YOUR INSTRUCTIONS: Write out nothing but the lines from the first line of the entries below through the line with "label granularity: sequence-level"; no pictures go in.

MATERIAL FOR THIS EXERCISE:
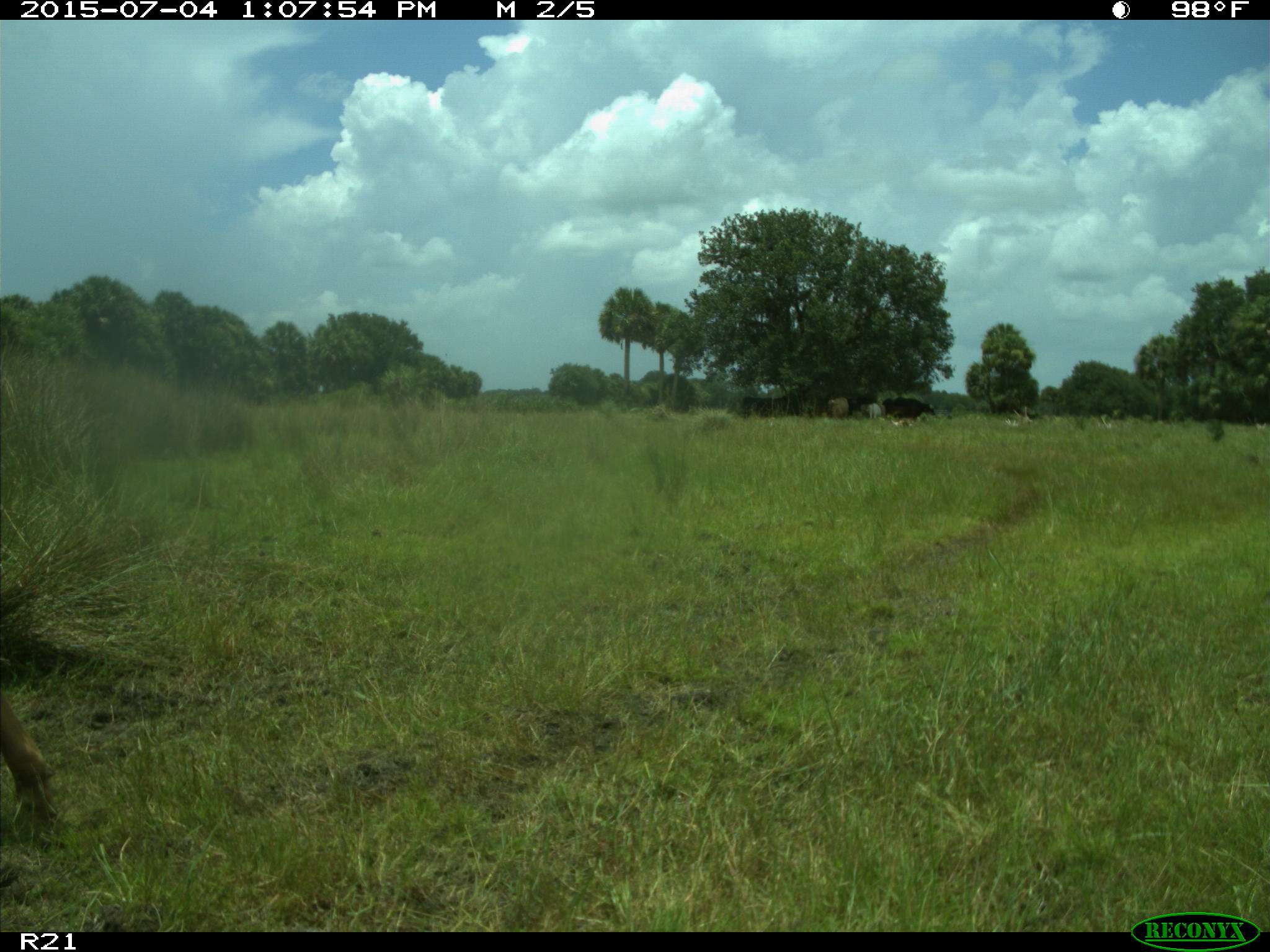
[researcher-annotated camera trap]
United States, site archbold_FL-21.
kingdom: Animalia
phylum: Chordata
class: Mammalia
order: Artiodactyla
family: Bovidae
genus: Bos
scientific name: Bos taurus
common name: domestic cow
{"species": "Bos taurus (domestic cow)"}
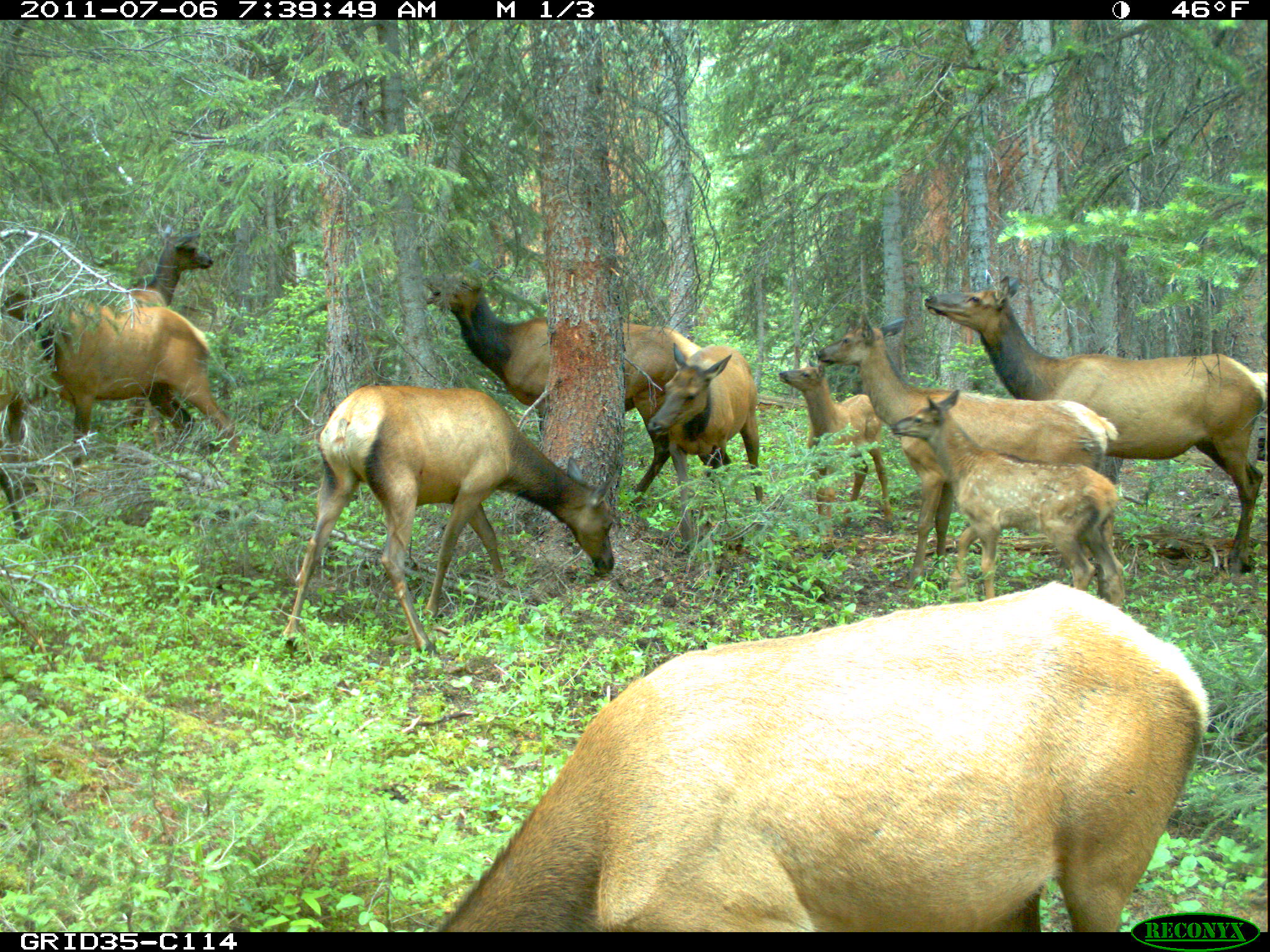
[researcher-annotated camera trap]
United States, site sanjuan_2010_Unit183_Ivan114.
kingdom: Animalia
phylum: Chordata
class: Mammalia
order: Artiodactyla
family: Cervidae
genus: Cervus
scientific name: Cervus elaphus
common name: red deer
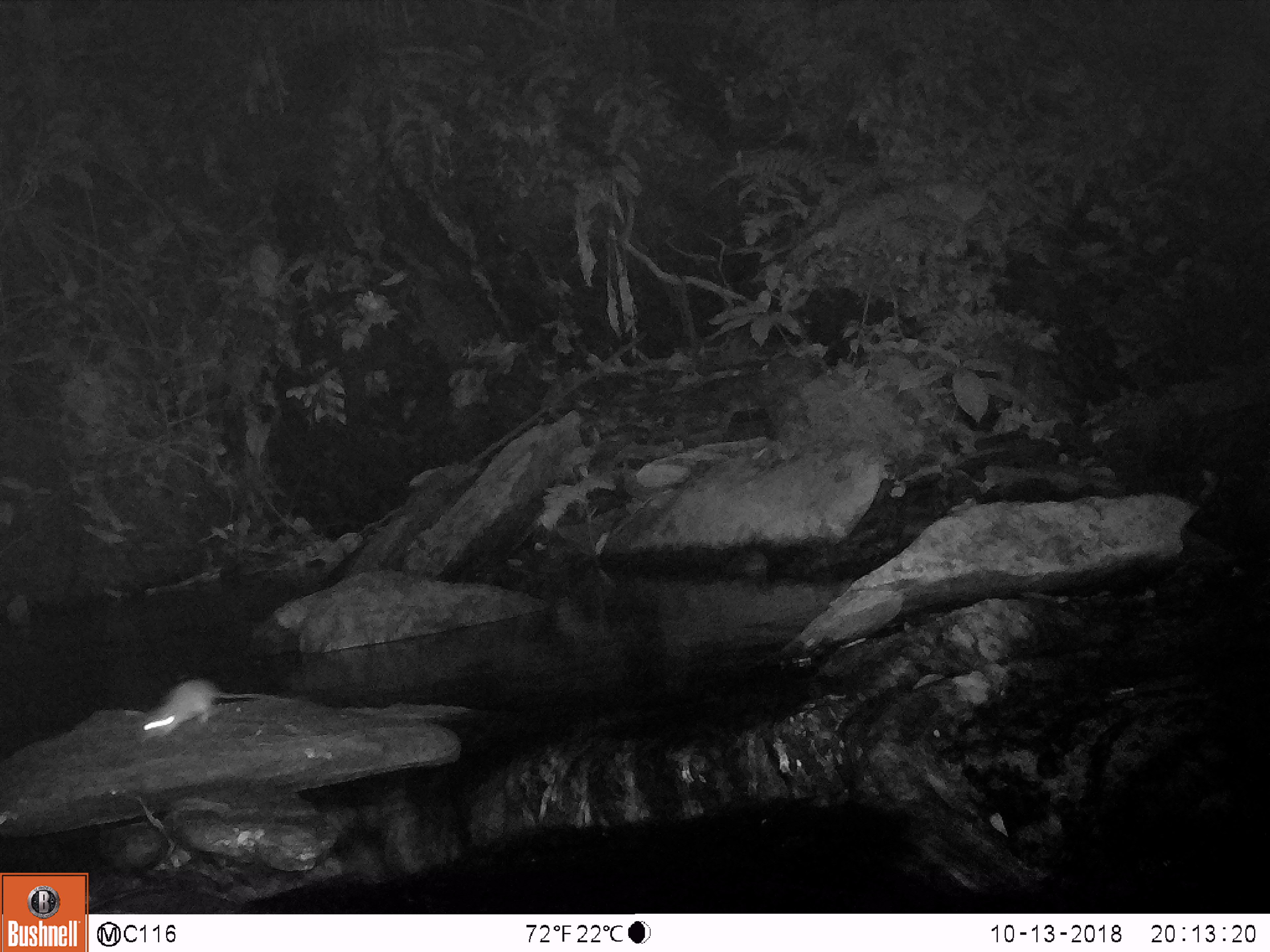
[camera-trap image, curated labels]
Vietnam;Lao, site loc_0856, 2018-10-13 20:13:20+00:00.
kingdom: Animalia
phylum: Chordata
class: Mammalia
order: Rodentia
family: Muridae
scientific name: Muridae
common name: old-world mice and rats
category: unidentified murid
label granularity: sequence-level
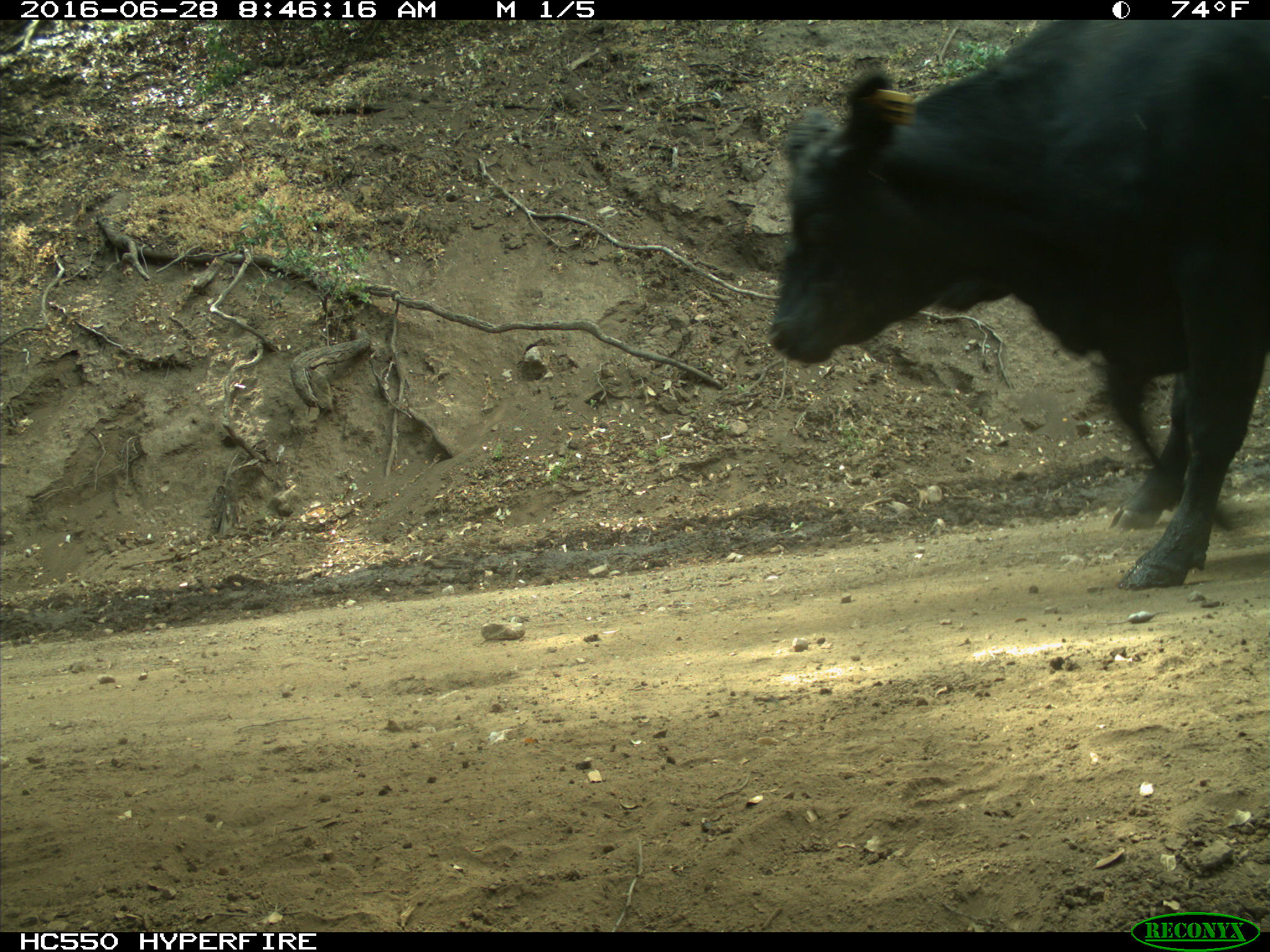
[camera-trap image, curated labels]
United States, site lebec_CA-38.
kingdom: Animalia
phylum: Chordata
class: Mammalia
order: Artiodactyla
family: Bovidae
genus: Bos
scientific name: Bos taurus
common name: domestic cow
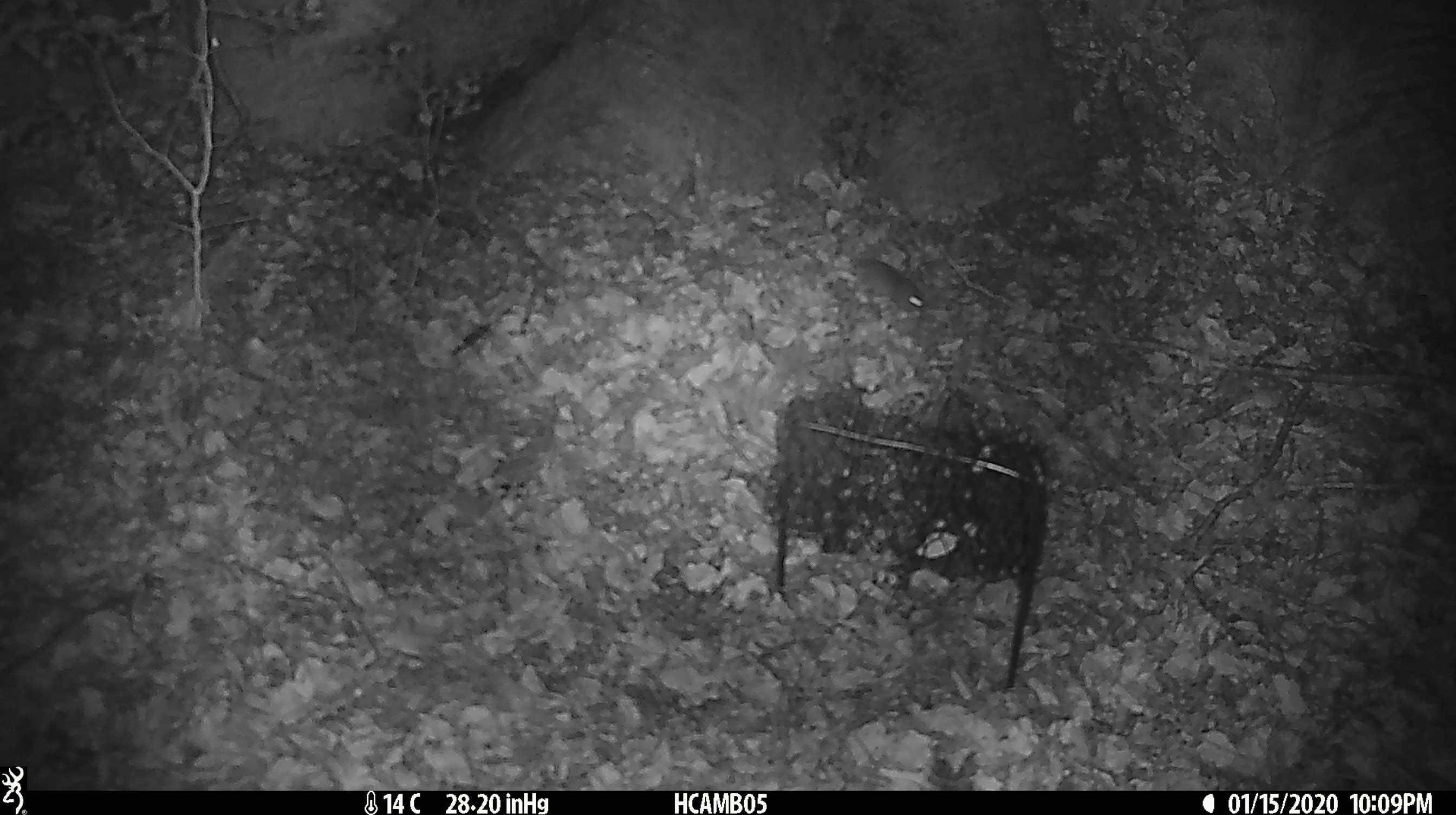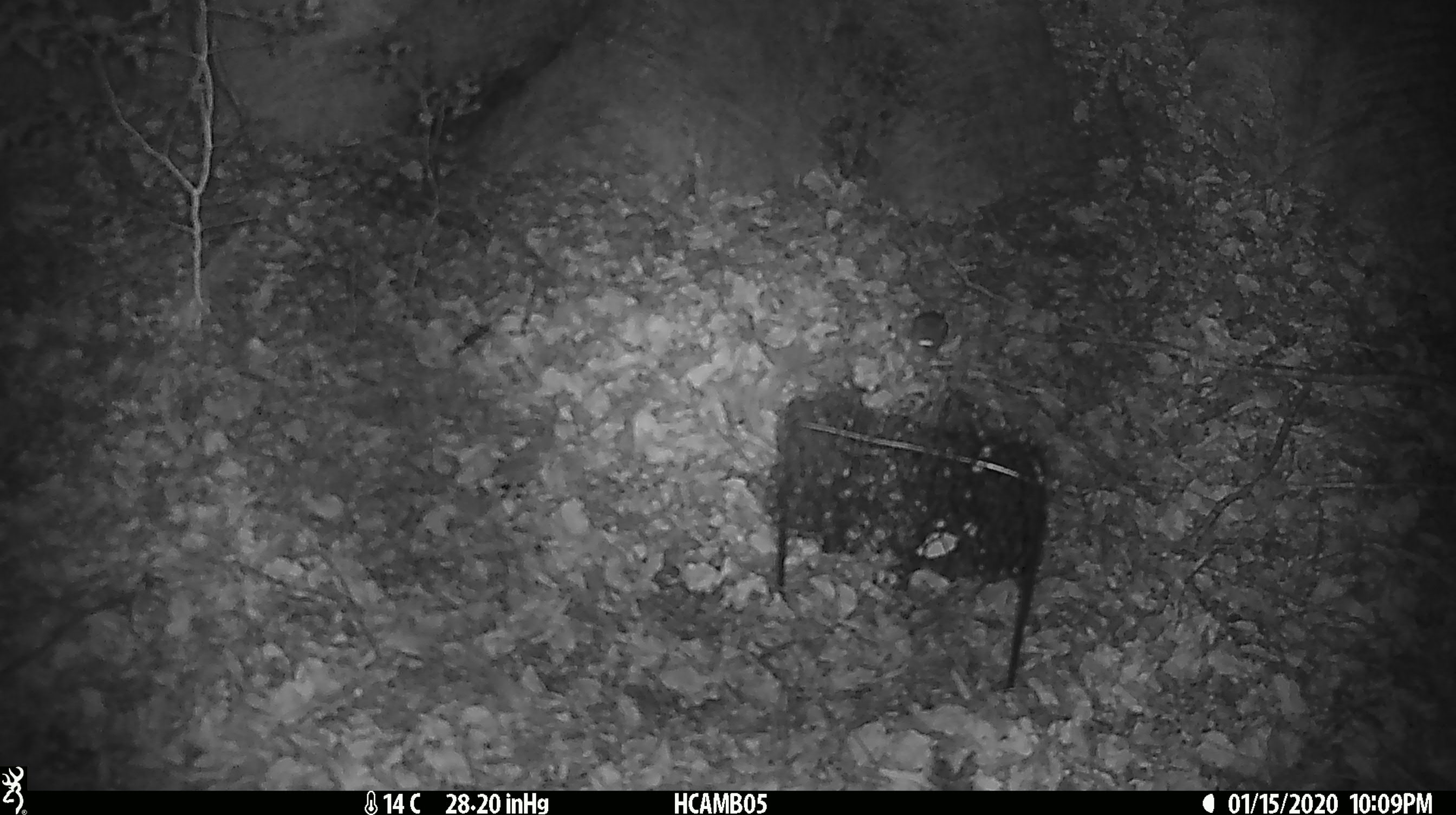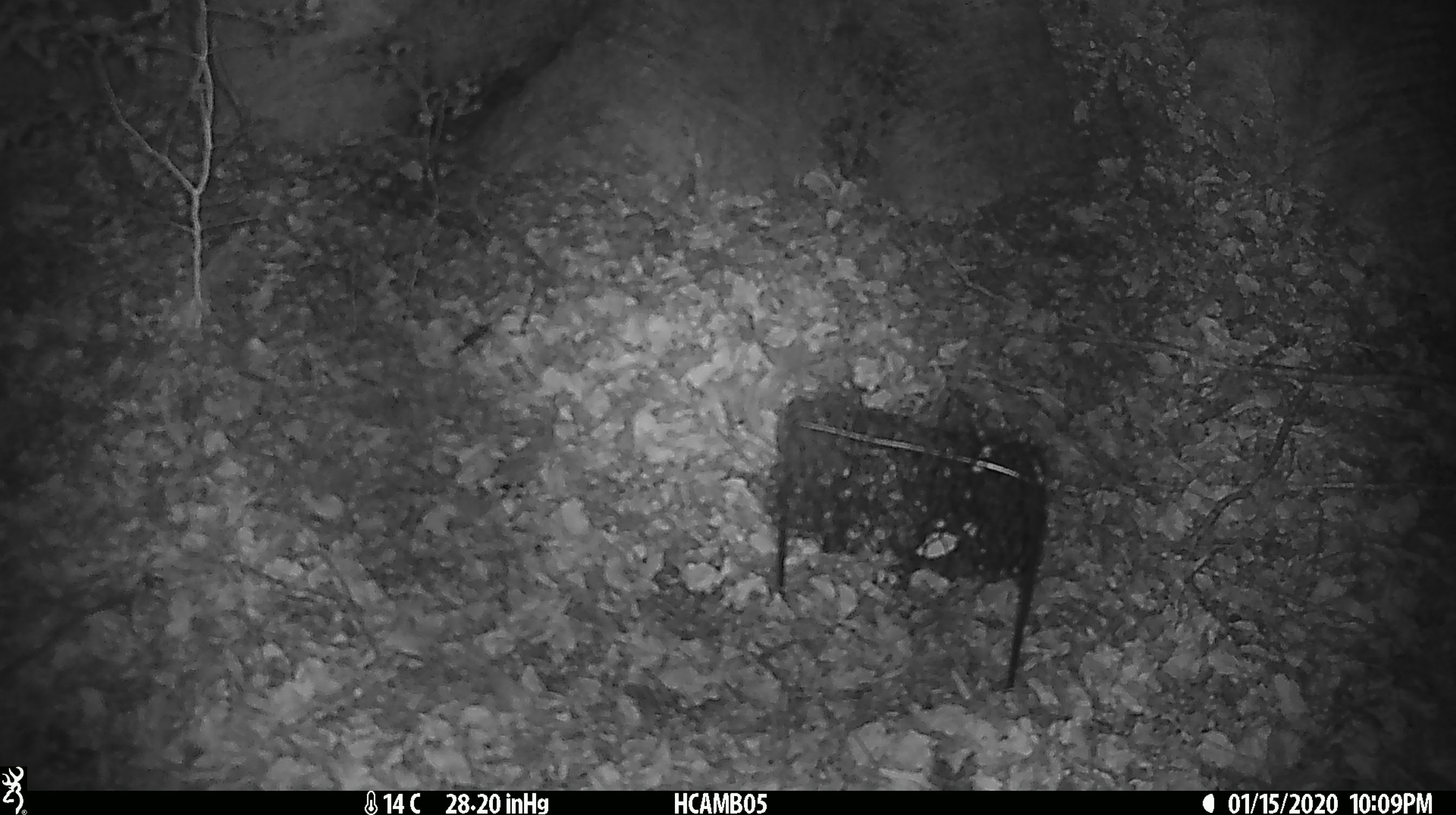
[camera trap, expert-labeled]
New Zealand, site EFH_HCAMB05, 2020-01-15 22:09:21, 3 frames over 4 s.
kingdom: Animalia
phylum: Chordata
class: Mammalia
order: Rodentia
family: Muridae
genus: Mus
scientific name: Mus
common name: mouse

SOLUTION TO THE EXERCISE:
[researcher-annotated camera trap]
United States, site archbold_FL-21.
kingdom: Animalia
phylum: Chordata
class: Mammalia
order: Artiodactyla
family: Bovidae
genus: Bos
scientific name: Bos taurus
common name: domestic cow
{"species": "Bos taurus (domestic cow)"}
[researcher-annotated camera trap]
United States, site sanjuan_2010_Unit183_Ivan114.
kingdom: Animalia
phylum: Chordata
class: Mammalia
order: Artiodactyla
family: Cervidae
genus: Cervus
scientific name: Cervus elaphus
common name: red deer
[camera-trap image, curated labels]
Vietnam;Lao, site loc_0856, 2018-10-13 20:13:20+00:00.
kingdom: Animalia
phylum: Chordata
class: Mammalia
order: Rodentia
family: Muridae
scientific name: Muridae
common name: old-world mice and rats
category: unidentified murid
label granularity: sequence-level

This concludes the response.